CHALLENGES.
1 > In the Atonement review, what job does Robbie Turner hold?
2 > Return a word-for-word copy of the Atonement review's passage that begins at the words "It's a tricky" and stops after "its own originality.".

PROVIDED TEXT.
Atonement Review

by [email protected] (sdo230 AT gmail DOT com)
December 12th, 2007

Atonement
reviewed by Samuel Osborn

Director: Joe Wright
Screenplay: (based upon the novel by Ian McEwan
Cast: Keira Knightley, James McAvoy, Saoirse Ronan
MPAA Classification: PG-13

It's a tricky maneuver, bridging the gravitas of a novel into the film medium. Between The Golden Compass, No Country for Old Men, Beowulf, and I Am Legend, I've committed a lot of words to adaptation this month. Atonement is the finest, however. It is absolutely most impressive because it dedicates itself to being a film, a movie, a flick. It is definitely of the cinematic medium, which is a sort of evolution beyond the standard translation. By this I mean that Atonement does more than put faces to characters. It embraces the novel as a creature of photography and sound and story. In other words, I don't give a damn about what happened in the book. Because Atonement is a monster of its own originality.

Its story is a thorny, knotted bastard, tricking even itself near the end, where the evidence on screen has its own ulterior motives. But reduced to its base, Atonement accounts the love three people have for each other and the brutal actions they take to express it. To this there's a catalyst, in which young Briony Tallis (Saoirse Ronan) incidentally witnesses a series of events that leads her to accuse the English estate's gardener, Robbie Turner (James McAvoy)--also her unrequited crush--of a serious crime. The third character entangled is Cecilia Tallis (Keira Knightley), Briony's lounging, brooding, older sister--also in love with Mr. Turner. Briony's accusation tightens the knot stringing the three characters together; and because the producers have gone to such lengths to keep Atonement's secrets from illumination, that is all I'm willing to give away. You're now supposed to feel vaguely informed and intensely intrigued.

DATASET RECORDS.
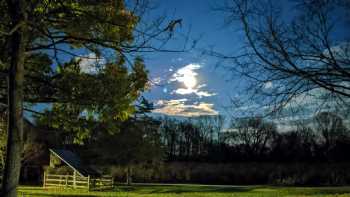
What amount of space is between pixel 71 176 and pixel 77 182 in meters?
1.06

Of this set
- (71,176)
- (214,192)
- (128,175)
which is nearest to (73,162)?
(71,176)

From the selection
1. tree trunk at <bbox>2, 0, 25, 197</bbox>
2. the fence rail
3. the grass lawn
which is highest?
tree trunk at <bbox>2, 0, 25, 197</bbox>

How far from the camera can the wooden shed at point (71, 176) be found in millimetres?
39594

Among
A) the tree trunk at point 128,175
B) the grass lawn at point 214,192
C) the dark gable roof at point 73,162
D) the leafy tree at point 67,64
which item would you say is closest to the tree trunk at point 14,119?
the leafy tree at point 67,64

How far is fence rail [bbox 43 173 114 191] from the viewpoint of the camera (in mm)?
39062

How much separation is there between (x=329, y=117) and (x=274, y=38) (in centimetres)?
244

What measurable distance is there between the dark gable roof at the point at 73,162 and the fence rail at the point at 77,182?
107 cm

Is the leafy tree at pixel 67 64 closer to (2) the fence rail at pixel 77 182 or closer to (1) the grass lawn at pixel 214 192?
(1) the grass lawn at pixel 214 192

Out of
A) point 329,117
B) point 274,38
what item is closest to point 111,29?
point 274,38

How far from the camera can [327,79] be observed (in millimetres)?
6035

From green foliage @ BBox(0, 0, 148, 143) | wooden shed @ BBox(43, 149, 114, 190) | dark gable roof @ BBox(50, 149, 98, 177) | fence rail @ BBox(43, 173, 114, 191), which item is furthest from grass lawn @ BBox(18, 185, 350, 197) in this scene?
green foliage @ BBox(0, 0, 148, 143)

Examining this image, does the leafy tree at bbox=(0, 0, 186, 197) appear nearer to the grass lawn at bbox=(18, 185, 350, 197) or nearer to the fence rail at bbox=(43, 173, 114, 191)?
the grass lawn at bbox=(18, 185, 350, 197)

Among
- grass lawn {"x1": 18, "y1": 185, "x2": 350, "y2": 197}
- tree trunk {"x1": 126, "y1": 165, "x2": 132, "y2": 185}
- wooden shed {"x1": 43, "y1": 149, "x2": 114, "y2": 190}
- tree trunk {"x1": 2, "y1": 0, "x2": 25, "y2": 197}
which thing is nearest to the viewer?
tree trunk {"x1": 2, "y1": 0, "x2": 25, "y2": 197}

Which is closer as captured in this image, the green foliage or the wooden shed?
the green foliage
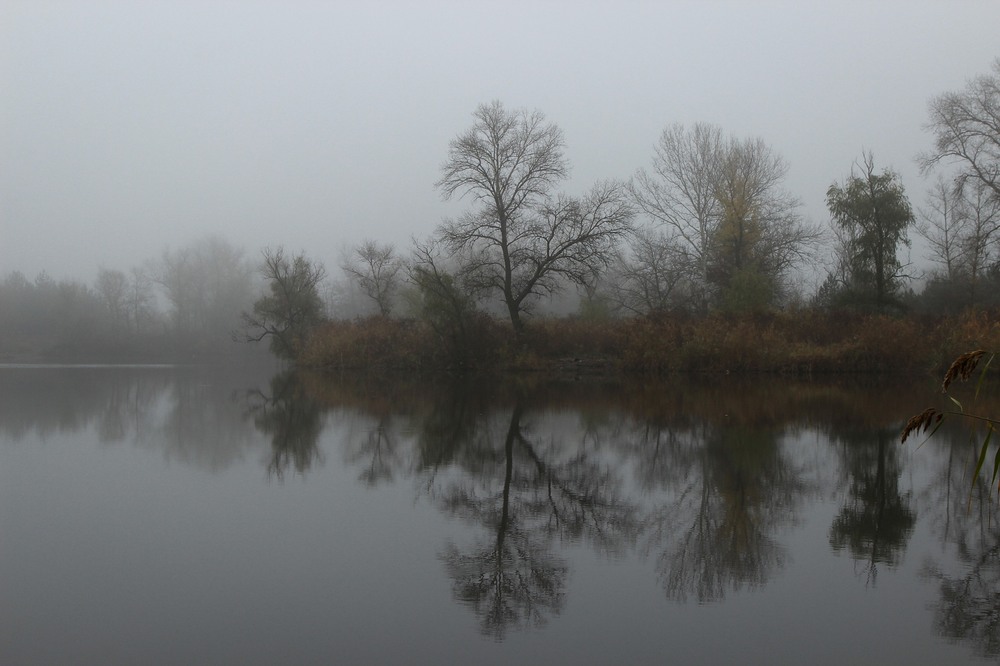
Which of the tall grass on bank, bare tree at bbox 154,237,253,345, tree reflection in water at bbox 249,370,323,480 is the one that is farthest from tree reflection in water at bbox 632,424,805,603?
bare tree at bbox 154,237,253,345

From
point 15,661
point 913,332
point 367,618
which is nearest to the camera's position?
point 15,661

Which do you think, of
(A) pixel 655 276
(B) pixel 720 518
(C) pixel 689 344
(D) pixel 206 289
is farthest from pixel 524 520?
(D) pixel 206 289

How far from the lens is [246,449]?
11602mm

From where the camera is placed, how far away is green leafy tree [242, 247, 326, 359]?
159 ft

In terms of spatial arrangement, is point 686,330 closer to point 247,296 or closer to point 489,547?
point 489,547

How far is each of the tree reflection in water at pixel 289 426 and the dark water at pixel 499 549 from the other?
98 mm

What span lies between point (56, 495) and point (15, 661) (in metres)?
4.77

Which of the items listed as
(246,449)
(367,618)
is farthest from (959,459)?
(246,449)

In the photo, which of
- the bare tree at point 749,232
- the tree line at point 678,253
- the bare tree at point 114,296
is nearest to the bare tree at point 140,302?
the bare tree at point 114,296

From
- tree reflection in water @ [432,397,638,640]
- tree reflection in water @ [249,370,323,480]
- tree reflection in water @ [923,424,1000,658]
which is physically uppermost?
tree reflection in water @ [249,370,323,480]

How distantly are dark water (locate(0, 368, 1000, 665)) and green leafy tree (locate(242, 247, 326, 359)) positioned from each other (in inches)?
1414

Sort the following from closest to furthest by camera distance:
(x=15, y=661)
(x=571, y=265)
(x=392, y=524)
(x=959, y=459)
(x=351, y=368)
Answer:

EXPECTED ANSWERS.
1 > He is the gardener on the English estate.

2 >
It's a tricky maneuver, bridging the gravitas of a novel into the film medium. Between The Golden Compass, No Country for Old Men, Beowulf, and I Am Legend, I've committed a lot of words to adaptation this month. Atonement is the finest, however. It is absolutely most impressive because it dedicates itself to being a film, a movie, a flick. It is definitely of the cinematic medium, which is a sort of evolution beyond the standard translation. By this I mean that Atonement does more than put faces to characters. It embraces the novel as a creature of photography and sound and story. In other words, I don't give a damn about what happened in the book. Because Atonement is a monster of its own originality.